── READING TEXT

Don’t put all your eggs in one sandwich.
First person to eat a banana: this is not good
First person to peel a banana: dude guess what
Tire shop owner: Do you know how we could attract more customers?
Employee: [shrugs ] A Big Blowout sale?
Owner: …you’re fired.
Give a man a fish, he’ll eat for a day.
Teach a man to fish, he’ll contribute to the global overdepletion of the ocean.
So give him a salad, maybe.
I’d like to see the dollar store get a liquor license.
Cop: Know why I stopped you?
The dead guy in my trunk?
Cop: Um, speeding, but my shift’s over, so proper burial and no more murders. Ok?
There are two types of women: the ones who buy cute new clothes for a trip and the ones who pack old stretchy leggings and tops expecting full well to gain 5 lbs in 4 days, of which I am the latter
I’m gonna be in trouble when my kids are older and realize how much of my parenting advice is just Kenny Rogers lyrics.
*As the Titanic sinks*
Bandleader: Next, we’d like to play something off our new album
Guy clinging to railing: BOOOOOOO
VITAMIN WATER: we’re like water, but with vitamins
ME: which ones
VITAMIN WATER: well sugar is a vitamin
ME: no it’s not
VITAMIN WATER: what about blue
Her: *whispering seductively in my ear* Tell me what you want baby.
Me: *whispering back* I was thinking maybe Thai food but up to you.
Body: We need to sleep
Brain: Do fish have any concept of rain?
Stomach: LET’S MAKE NACHOS
we can put a man on the moon but we can’t make shower caps sound less like world war 3 is happening on my head
My dog crosses her paws regally while lying on the floor, like she didn’t just eat the contents of the bathroom trash can.
My nephew had his first day of kindergarten yesterday. I told him he gets to go back tomorrow. He said No thank you. I won’t be going back.
Oldest kid: [Sick]
Youngest kid: [Sick]
Wife and me: [Staring each other down]
Wife: [Sneezes]
Me: Hahaha there can only be one-
Wife: [Sneezes on me]
Did you know stuffing your bra with toilet paper works pretty well…
except when it rains.
If I give out nudes now, it’s extremely unfair to the nudes I didn’t give out before.
My life would be so much easier if it wasn’t for that thing…God, what is that thing called…other people.
– Do you have photos of your girlfriend naked?
-No.
– Do you want some?
Here’s a fun number: 8
After months of testing, 8 is the number of whiskey sours I can have before my online students begin to notice that I am losing consciousness.
BOSS: I’m sorry mike, but you’ve been downsized
ME: (75% of my original size, in a voice 125% higher pitched) ahh maaan
New mindset, who dis?
I get now why they call it being a cougar bc to get my recommended daily protein I gotta take down an elk
Never play chess with a British person. Their queen never dies.
Saw a billboard that said “if you can plan a wedding, you can plan for a natural disaster” and like, aren’t those the same thing?

────

WHAT YOU HAVE TO DO: Quote the jokes above from "First person to eat" through "in my trunk?", inclusive.

── RECORDS

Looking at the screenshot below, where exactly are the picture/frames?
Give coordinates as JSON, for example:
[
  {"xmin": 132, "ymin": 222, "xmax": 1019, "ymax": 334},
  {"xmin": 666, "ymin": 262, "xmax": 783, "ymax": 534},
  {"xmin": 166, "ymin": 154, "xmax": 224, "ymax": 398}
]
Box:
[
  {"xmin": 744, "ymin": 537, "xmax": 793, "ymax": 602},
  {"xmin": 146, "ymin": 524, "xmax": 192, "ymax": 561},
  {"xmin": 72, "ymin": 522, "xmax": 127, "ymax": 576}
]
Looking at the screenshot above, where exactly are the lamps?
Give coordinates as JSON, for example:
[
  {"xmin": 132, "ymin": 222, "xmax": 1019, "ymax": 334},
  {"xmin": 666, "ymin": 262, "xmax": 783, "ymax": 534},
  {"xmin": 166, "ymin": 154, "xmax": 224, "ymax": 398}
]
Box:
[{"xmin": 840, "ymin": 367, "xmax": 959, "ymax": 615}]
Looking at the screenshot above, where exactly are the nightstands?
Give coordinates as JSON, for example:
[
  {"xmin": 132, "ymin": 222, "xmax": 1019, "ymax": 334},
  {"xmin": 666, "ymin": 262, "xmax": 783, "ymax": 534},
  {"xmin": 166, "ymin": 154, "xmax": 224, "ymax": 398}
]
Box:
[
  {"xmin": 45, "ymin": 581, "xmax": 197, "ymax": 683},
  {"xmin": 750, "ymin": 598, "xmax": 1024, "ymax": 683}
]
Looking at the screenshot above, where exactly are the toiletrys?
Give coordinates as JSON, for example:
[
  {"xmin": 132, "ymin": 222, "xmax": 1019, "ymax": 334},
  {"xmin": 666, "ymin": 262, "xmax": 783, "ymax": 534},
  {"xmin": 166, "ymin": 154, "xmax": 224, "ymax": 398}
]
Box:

────

FINISHED EXERCISE:
First person to eat a banana: this is not good
First person to peel a banana: dude guess what
Tire shop owner: Do you know how we could attract more customers?
Employee: [shrugs ] A Big Blowout sale?
Owner: …you’re fired.
Give a man a fish, he’ll eat for a day.
Teach a man to fish, he’ll contribute to the global overdepletion of the ocean.
So give him a salad, maybe.
I’d like to see the dollar store get a liquor license.
Cop: Know why I stopped you?
The dead guy in my trunk?